Вспоминая все это, Вулкаций невольно усмехался, но его усмешка выходила горькою.
Долговязый и бледный, он никогда не отличался крепостью здоровья, а нравственная порча последних лет в конец расшатала его хрупкий организм. Едва достигши своего 25-го года, этот юноша уже чувствовал себя разбитым, сознавал в груди зародыши чахотки.
– Гражданин-патриций, – приставал к нему в роще какой-то грек, протягивая руку за монетой, – позволь отгадать твой сон, скажи мне его.
– Не помню, – отозвался тоскующий юноша, – снилась какая-то неразбериха.
– Не помнишь… жаль!.. А не снился ли тебе лев?
– Может быть.
– Это к благополучию, гражданин, и стоит асса за истолкование.
Вулкаций дал греку асс, мелкую монету, чтобы отвязаться, и не стал толковать с ним, тогда как прежде, бывало, сам подзывал таких толкователей и глумился над ними.
Разносчики и торговки навязывали ему цветы, фрукты для принесения в жертву или угощения приятелей; Вулкаций ничего не покупал, отворачивался.
Все реже и реже бывало ему весело; все чаще и чаще глодала его болезненная тоскливость, от которой он не находил себе ни места, ни развлечения.
Всего два-три года времени потребовалось, чтобы этот цветущий весельчак угас, превратившись в нытика.
Когда требовалось ходом порученного ему дела, Вулкаций наружно казался разбитным говоруном-краснобаем, хохотал и прыгал, как в давние годы своих искренних увлечений идеями деда, но внутренне его неотступно точила совесть, угнетала мысль о массе оружия, зарытого им по приказу деда, в свинарне Турна с помощью подкупленного раба, которого он недавно сгубил, внушив принести в жертву.
Фламин ничего не разъяснял ему о сути подводимой интриги, но Вулкаций догадывался, на что это надо старому злодею, и люто страдал без отрады, не зная, чем угомонить своего неусыпающего червя – совесть.
Он попробовал излить свои муки царскому родственнику Бруту, но не получил утешения и от него.
Брута считали эксцентриком, чудаком, считали и одним из фаворитов овдовевшей Туллии.

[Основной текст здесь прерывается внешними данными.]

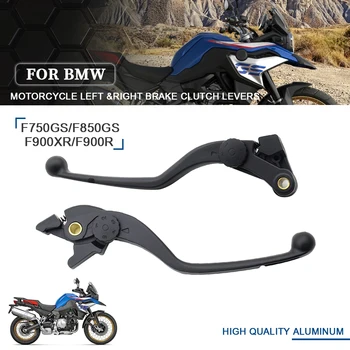 BMW F850GS F750GS F900R F900XR 2018 2019 2020 2021 2022 2023 Motorrad Zubehör Bremse Kupplung Hebel
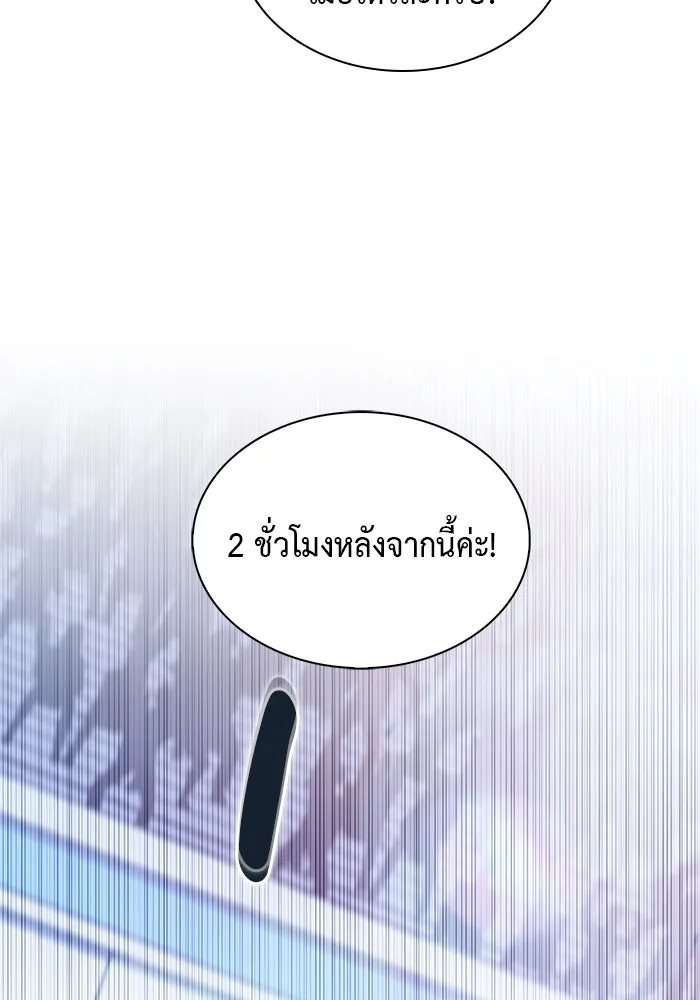 The Regressed Son of a Duke is an Assassin – ลูกชายคนเล็กของดยุกคือมือสังหาร Chap 22 - Next Chap 23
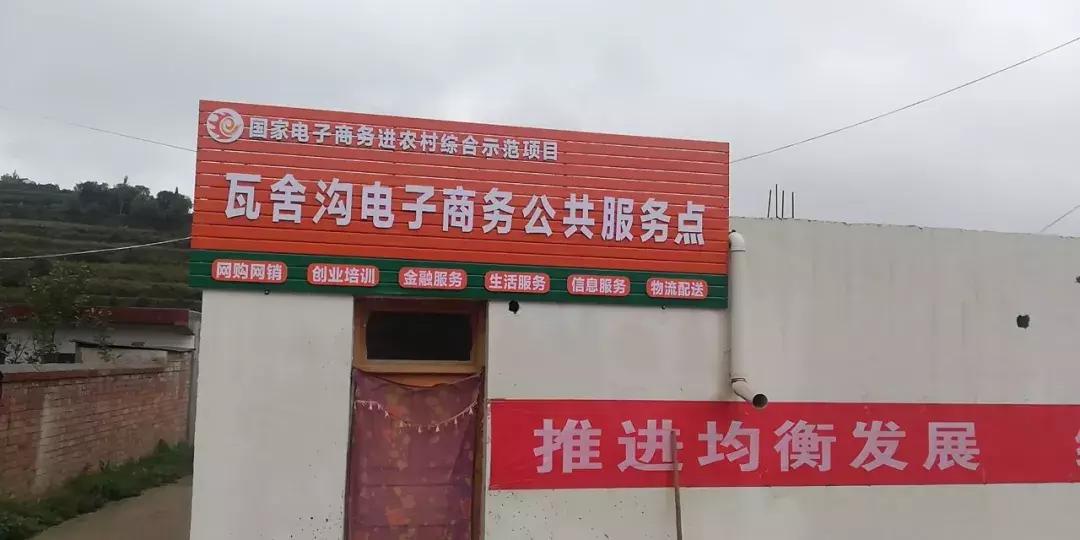 漳县电商为家乡振兴发展添色彩,漳县电商致富路怎么走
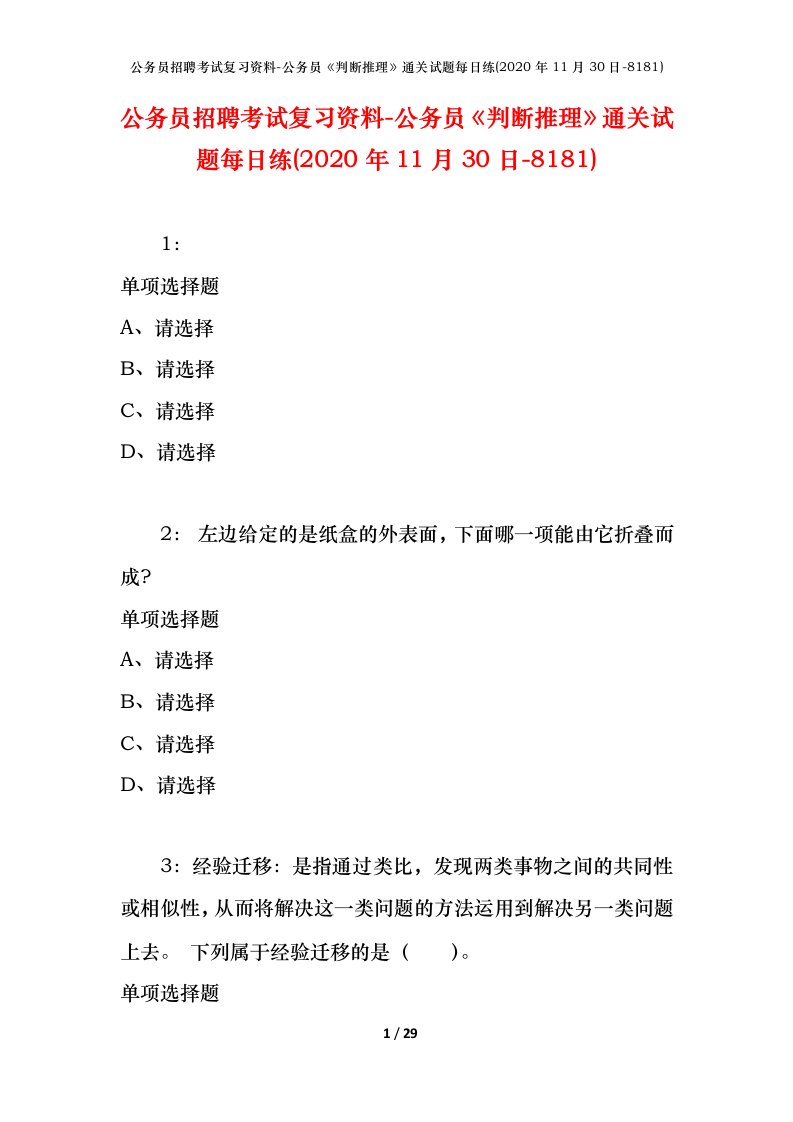 公务员招聘考试复习资料-公务员判断推理通关试题每日练2020年11月30日-8181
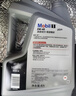 美孚（Mobil）美孚1号极光银美孚 先进全合成汽机油5W-40 SP级4L  实拍图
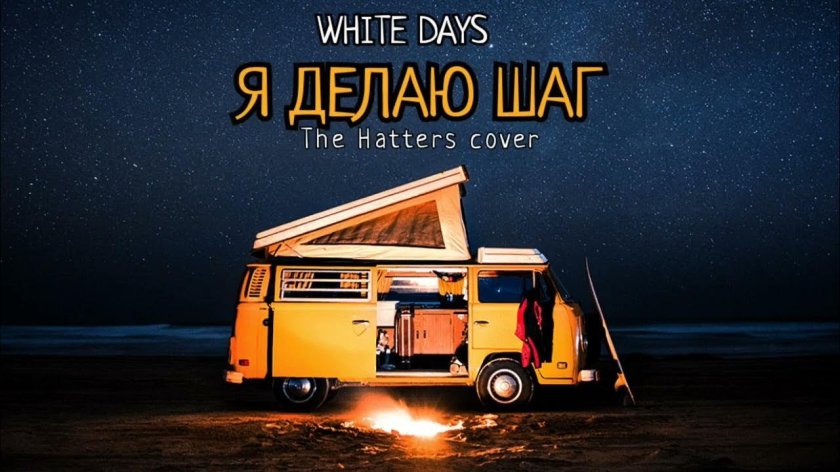 Фольксваген кемпер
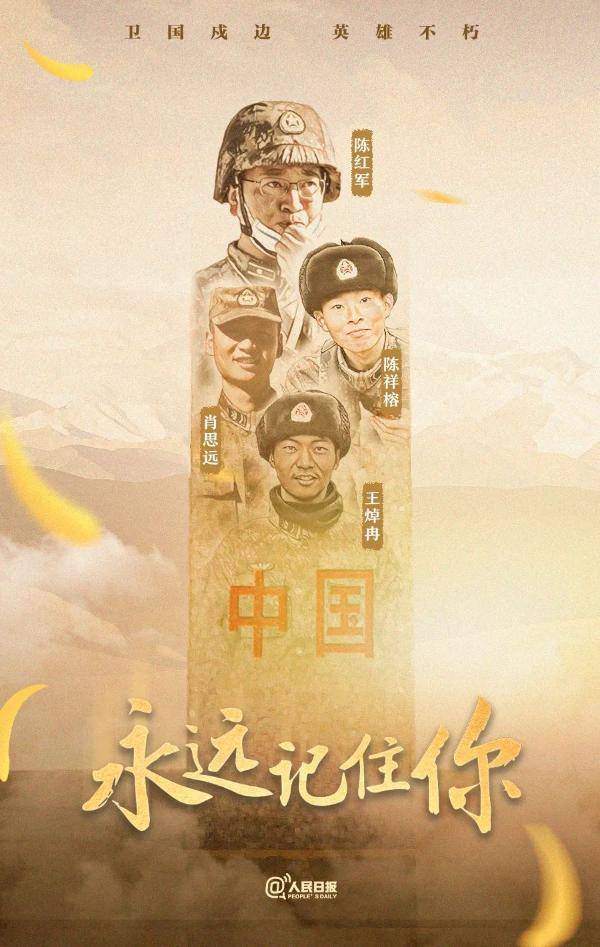 英雄|这是你们牺牲后的第一个清明节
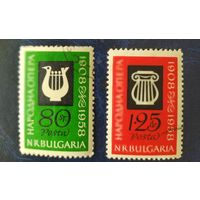 Болгария 1960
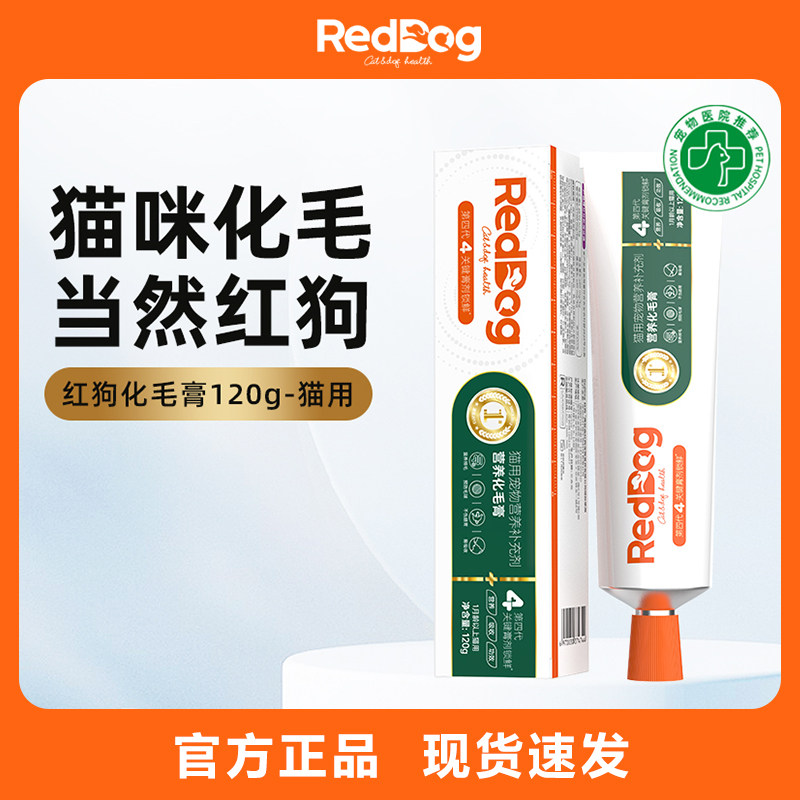红狗化毛膏猫咪专用排毛化毛幼猫成猫化毛球去毛宠物营养膏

Вулкаций нашел в нем еще более несчастного человека, нежели он сам.
Брут страдал психическою болезнью, которую можно назвать раздвоением воли, внутренним, душевным междоусобием его существа: он ненавидел Туллию всеми силами сердца, изо дня в день сильнее желал убить ее, но точно также изо дня в день сильнее любил ее, исполнял все ее прихоти, наслаждался своим моральным рабством, терзаясь, едва уходил от этой мучительницы в тиски еще более лютых мучителей – угрызений совести.
Брут случайно подглядел, как Туллия отравила своего мужа[7 - В рассказе «Во имя Зевса!..».], но не имел силы воли донести на нее ни царю, ни сенату, ни плебсу на комициях, а лишь сказал об этом другу своему Спурию уже много времени спустя, когда стало поздно доносить на злодейку.
Услышав признание Вулкация, что тот радостно согласился бы уехать на свободу из Рима навсегда, Брут сознался ему, что он умрет, если потеряет надежду рабствовать в Риме.
Туллия звала к себе Вулкация ежедневно; Брута после единственного любовного свидания, данного ему в роковую ночь гибели Арунса, она не ласкала и ни единый приветливый взгляд ядовитой обольстительницы больше не обратился на несчастного «Говорящего Пса», как Брута прозвали в Риме.
Пред храмом Януса должен был совершиться мрачный обряд, которому соответствовала и обстановка дикой местности Яникула с его священною рощей, столь не похожею на многолюдный Форум пред Капитолием, где отпускали фециалов, и самая погода, не имевшая ничего общего с зарей тогдашнего веселого, теплого, осеннего утра.